Most often, pyoderma gangrenosum begins as an inflamed erythematous papule, pustule, or nodule. The lesion, which may resemble a furuncle or an arthropod bite at this stage, then ulcerates and expands rapidly, developing a swollen necrotic base and a raised dusky to violaceous border. An undermined border (ie, loss of underlying support tissue at the border) is common, if not pathognomonic. Systemic symptoms such as fever and malaise are common. The ulcers can coalesce to form larger ulcers, often with cribriform or sieve-like scarring.
Symptoms and signs can vary with the subtype:
Ulcerative (classic) subtype: In this most common subtype, ulcers form as described above, most commonly on the lower extremities or trunk, particularly the buttocks and perineum.
Bullous (atypical) subtype: This less common subtype often develops in patients with hematologic disorders. Lesions usually begin as bullae that erode, becoming superficial ulcers. The arms and face are most often involved.
Pustular subtype: This subtype tends to develop during exacerbations of inflammatory bowel disease. Painful pustules develop, surrounded by erythema. Arthralgias are common.
Vegetative (superficial granulomatous pyoderma) subtype: In this subtype, a single, indolent, mildly painful plaque or superficial ulcer develops, most often on the head or neck. The border is not undermined and the base is not necrotic.
Pyoderma gangrenosum can also develop at other sites, such as around a stoma in patients who have inflammatory bowel disease (peristomal pyoderma gangrenosum), on the genitals (genital pyoderma gangrenosum), or in sites other than the skin, such as the bones, cornea, CNS, heart, intestine, liver, lungs, or muscle (extracutaneous pyoderma gangrenosum).
Diagnosis is clinical and is a diagnosis of exclusion after other causes of ulceration have been ruled out. Expansion of ulceration after surgical debridement strongly suggests pyoderma gangrenosum. Biopsies of lesions are not often diagnostic but may be supportive; 40% of biopsies from a leading edge show vasculitis with neutrophils and fibrin in superficial vessels.

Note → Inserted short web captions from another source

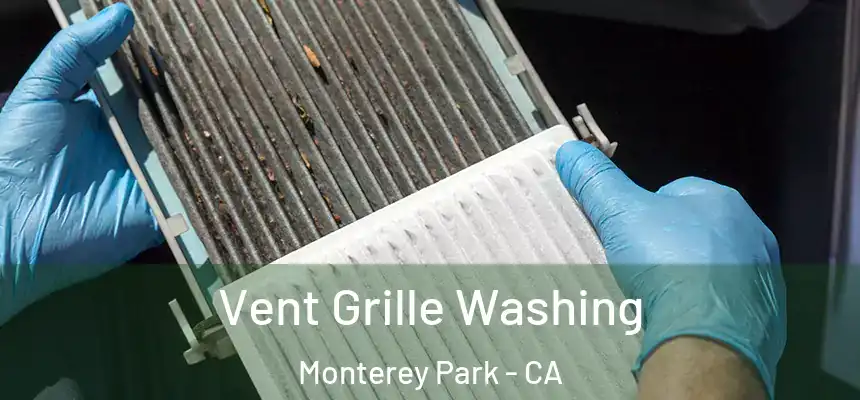  Vent Grille Washing Monterey Park - CA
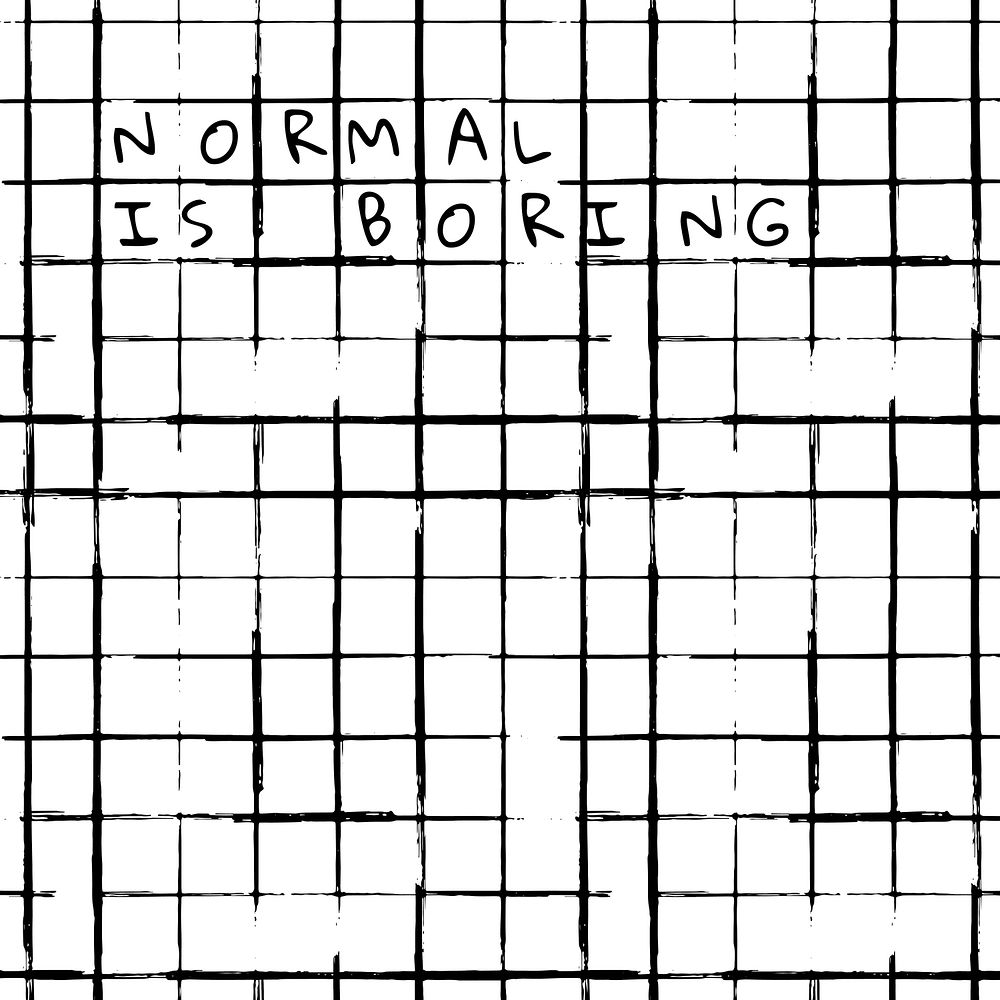 Background of grid ink brush pattern with normal is boring text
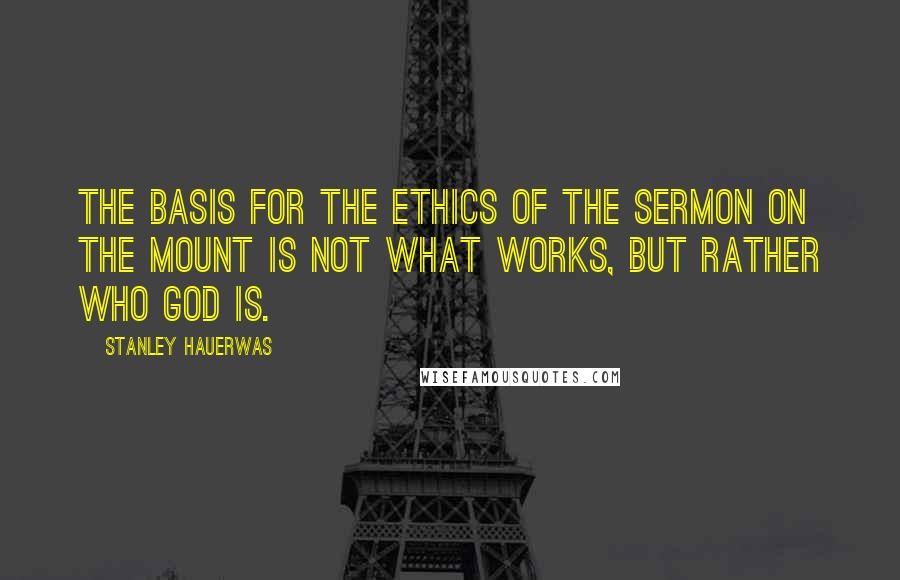 Stanley Hauerwas Quotes: The basis for the ethics of the Sermon on the Mount is not what works, but rather who God is.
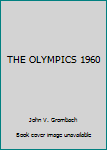 Unknown Binding THE OLYMPICS 1960 Book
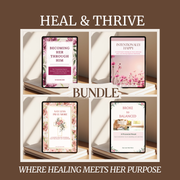Heal & Thrive Bundle - Where Healing Meets Her Purpose
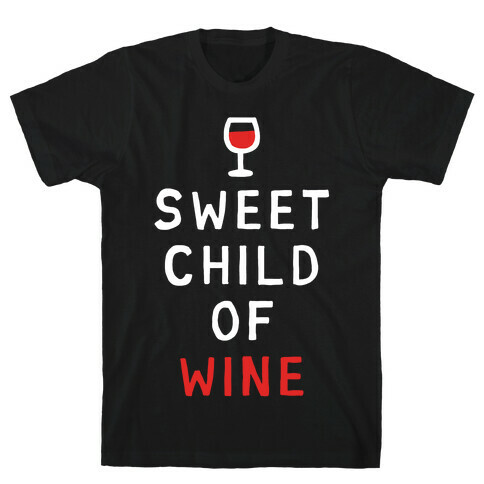 Sweet Child Of Wine T-Shirt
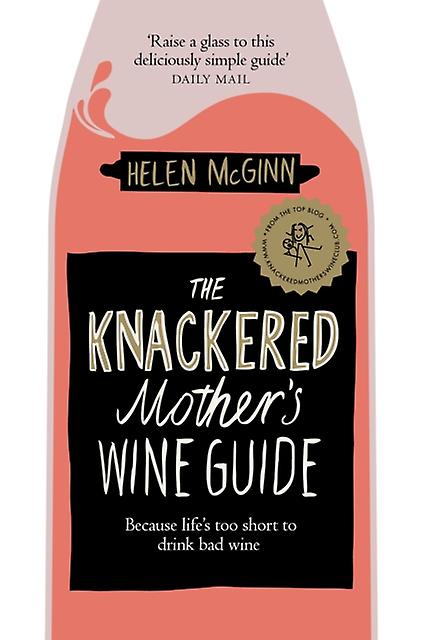 The Knackered Mothers Wine Guide by Helen McGinn Paperback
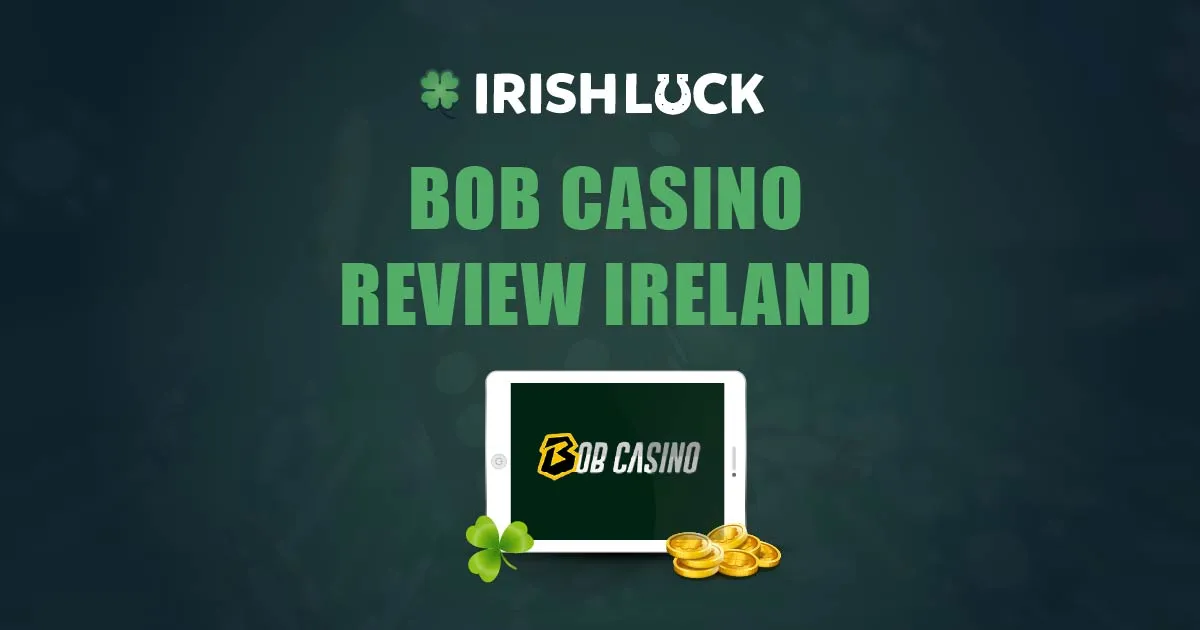 Bob Casino Review Ireland 2023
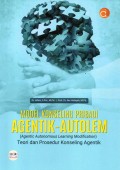 Model konseling pribadi agentik-autolem : (agentic autonomous learning modification) teori dan prosedur konseling agentik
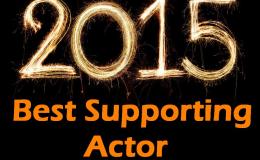 Top 5 Supporting Actor Performances of&nbsp;2015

Patients who have bullous (atypical) pyoderma gangrenosum should be monitored with periodic clinical assessment and CBC for development of a hematologic disorder.
Wound healing can be promoted with moisture-retaining occlusive dressings for less exudative plaques and absorptive dressings for highly exudative plaques. Wet-to-dry dressings should be avoided. Topical therapy with high-potency corticosteroids or tacrolimus can help with superficial and early lesions.
For more severe manifestations, prednisone 60 to 80 mg po once/day is a common first-line therapy. TNF-alpha inhibitors (eg, infliximab, adalimumab, etanercept) are effective, particularly in patients who have inflammatory bowel disease. Cyclosporine 3 mg/kg po once/day is also quite effective, particularly in rapidly progressive disease. Dapsone, azathioprine, cyclophosphamide, methotrexate, clofazimine, thalidomide, and mycophenolate mofetil have also been used successfully. Antimicrobials such as minocycline have also been used for vegetative (superficial) pyoderma gangrenosum.
Surgical treatments are avoided because of the risk of wound extension.
Pyoderma gangrenosum is often associated with a systemic disorder and is probably immune-mediated.
There are several subtypes; the ulcerative subtype (ie, necrotic base and raised violaceous border with undermined edge on a lower extremity, buttock, or perineum) is most common.
Diagnose pyoderma gangrenosum clinically.
Optimize wound care and avoid surgical debridement.
Use topical potent corticosteroids or tacrolimus to treat early lesions and use systemic corticosteroids, TNF-alpha inhibitors, or other anti-inflammatories or immunosuppressants to treat more severe manifestations.